Era la prima volta nella storia sovietica che
una moglie partecipava a uscite pubbliche e
lei risultò una donna semplice e aperta come
tante americane. Visitai gli Usa un’altra volta, con mio marito Aleksej Adzhubei, allora
direttore del giornale governativo Izvestia,
su invito dei Kennedy. Ricordo una sera, dopo cena, con la coppia presidenziale John e
Jacqueline che ci mostrava la loro piccola figlia Carolina. Dormiva in un lettino al quale
era appeso un rosario donatole da Giovanni
XXIII uguale a quello regalatoci dal Pontefice, per i nostri figli, nel marzo 1963».
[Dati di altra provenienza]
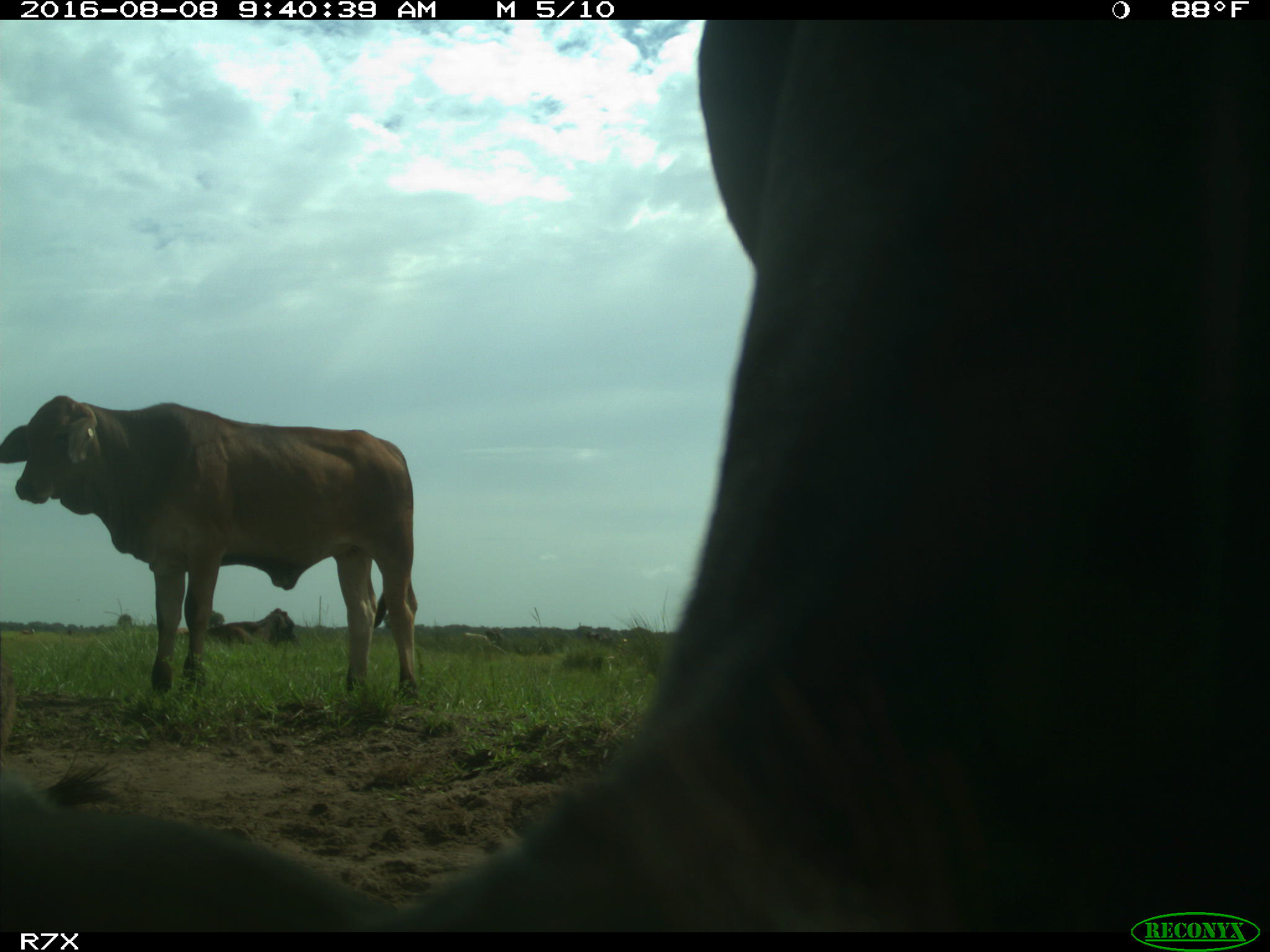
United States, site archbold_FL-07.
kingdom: Animalia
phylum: Chordata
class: Mammalia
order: Artiodactyla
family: Bovidae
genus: Bos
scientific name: Bos taurus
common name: domestic cow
La famosa udienza in Vaticano che creò
tante polemiche...
«Sì. Fu una visita preparata da tempo nei
dettagli, il primo contatto importante tra
Urss e Vaticano. Il corrispondente dell’Izvestia, Leonid Kolosov, che poi scoprimmo
agente del Kgb, e l’ambasciatore in Italia
Kozyrev ci relazionarono sulla situazione. Sapevamo che in Vaticano c’erano due fazioni:
una favorevole e l’altra contraria al nostro incontro. A Mosca erano stati preparati i documenti necessari, compresa una missiva per il
Santo Padre. L’udienza era programmata in
occasione della consegna a Giovanni XXIII
del Premio Balzan per la pace. Io e mio marito eravamo fra i 40 giornalisti invitati. Fino
all’ultimo non fummo sicuri dell’incontro
col Papa. Le diplomazie ebbero contatti frenetici. Si definirono anche alcune condizioni: tra queste, nessun articolo sul giornale. In
Vaticano, dopo la cerimonia, si invitarono
gli ospiti a uscire: a noi invece fu detto di attendere. Pochi minuti e arrivò un responsabile del protocollo, poi una seconda persona.
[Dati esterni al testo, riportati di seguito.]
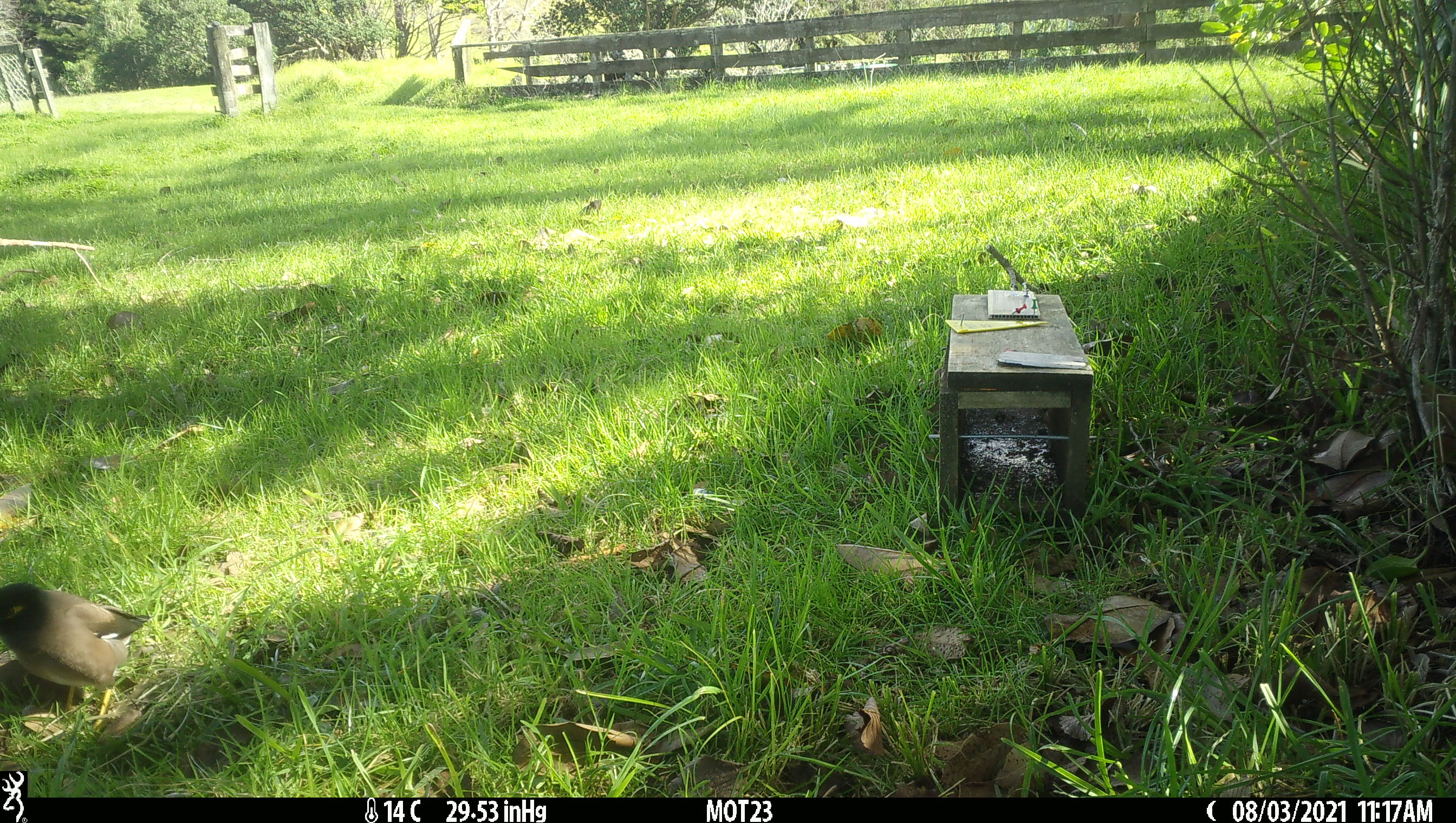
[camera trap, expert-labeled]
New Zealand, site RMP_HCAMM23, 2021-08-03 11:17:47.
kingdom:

Il primo voleva che mio marito baciasse
l’anello papale ma lui rispose che non era cat-
tolico. Fummo accompagnati fino a una porta pesante. Giovanni XXIII era lì, in piedi ad
aspettarci. Ci fece segno con le mani di accomodarci. Eravamo presenti solo mio marito,
io e il gesuita Koulik, come traduttore. Ci sedemmo sulle poltrone. Aleksej porse al Papa
la missiva di mio padre. C’era un messaggio
in russo in cui si elogiavano gli sforzi del Papa per la pace. In risposta, Giovanni XXIII
ci diede una lettera in cui, in modo generico,
era scritto che se un giorno Krusciov fosse
stato in Italia si augurava di trovare tutti il
tempo per incontrarlo ed enunciava la speranza di futuri passi per un avvicinamento.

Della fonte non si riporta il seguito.